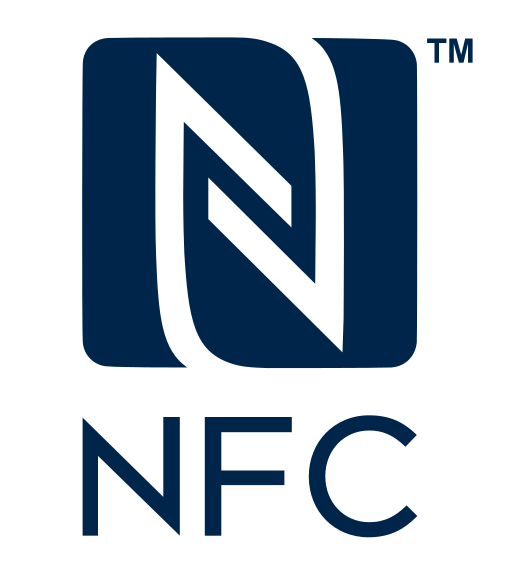 NFC Logo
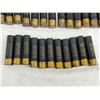 Image 2 : AMMO: 12 GA BLACK CLOUD AND BLIND SIDE SHOTGUN SHELLS (INTERNAL REFERENCE: Y)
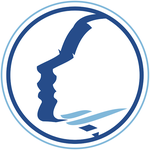 JD Kisella, DDS, MD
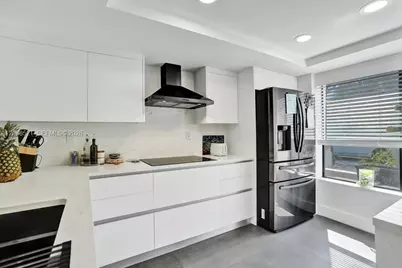 2723 NE 164th St #77, North Miami Beach, FL 33160 - Photo 4
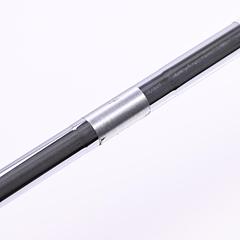 Mizuno MP-58 #5 Iron / 27 Degree / Stiff Flex Dynamic Gold Shaft - Image 4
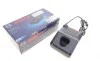 Зарядное устройство для аккумулятора инструмента GAL 12V-40 Li-Ion 2.0-6.0А/час BOSCH 1 600 A01 9R3 (фото 3)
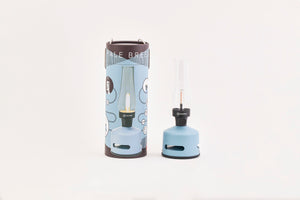 MoriMori （モリモリ）LED Lantern Speaker S　✳︎送料無料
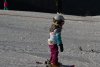 Clubmeisterschaft | Vereinerennen - Super Bambini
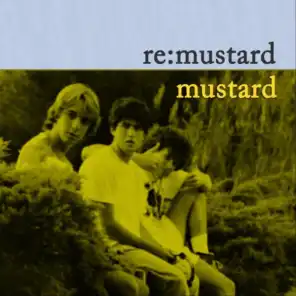 Re:mustard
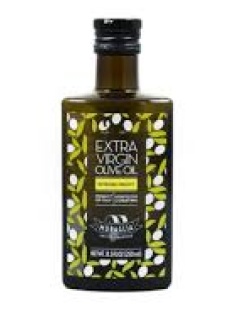 Frantoio Muraglia Fruttato Intenso Extra Virgin Olive Oil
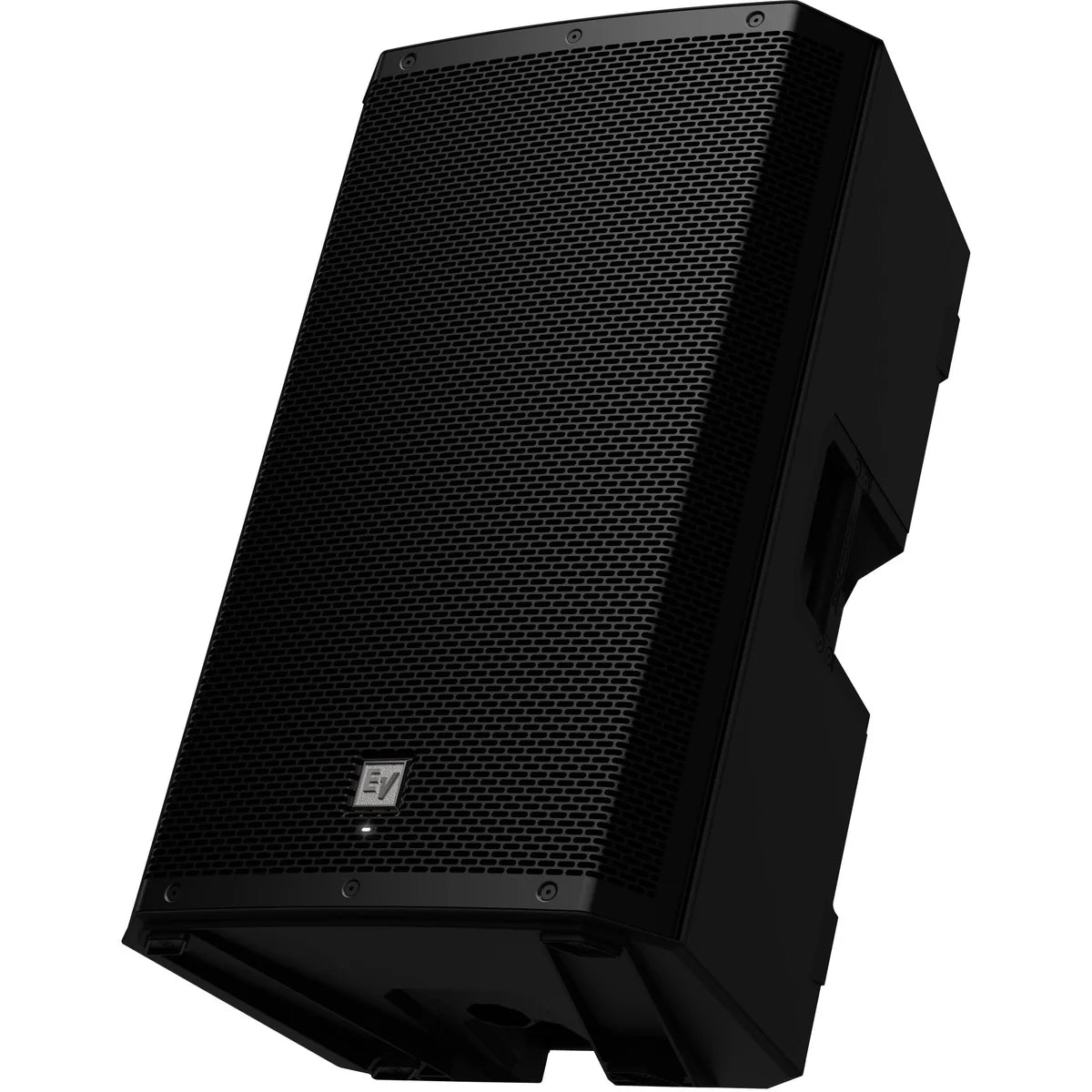 Cabina Eelectro voice 15´´ 1000W  Ref: ZLX-15P-G2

TASK REQUIREMENTS: Copy the text of every item above character for character, leaving out the pictures.

FINISHED TASK:
 NFC Logo
 Image 2 : AMMO: 12 GA BLACK CLOUD AND BLIND SIDE SHOTGUN SHELLS (INTERNAL REFERENCE: Y)
 JD Kisella, DDS, MD
 2723 NE 164th St #77, North Miami Beach, FL 33160 - Photo 4
 Mizuno MP-58 #5 Iron / 27 Degree / Stiff Flex Dynamic Gold Shaft - Image 4
 Зарядное устройство для аккумулятора инструмента GAL 12V-40 Li-Ion 2.0-6.0А/час BOSCH 1 600 A01 9R3 (фото 3)
 MoriMori （モリモリ）LED Lantern Speaker S　✳︎送料無料
 Clubmeisterschaft | Vereinerennen - Super Bambini
 Re:mustard
 Frantoio Muraglia Fruttato Intenso Extra Virgin Olive Oil
 Cabina Eelectro voice 15´´ 1000W  Ref: ZLX-15P-G2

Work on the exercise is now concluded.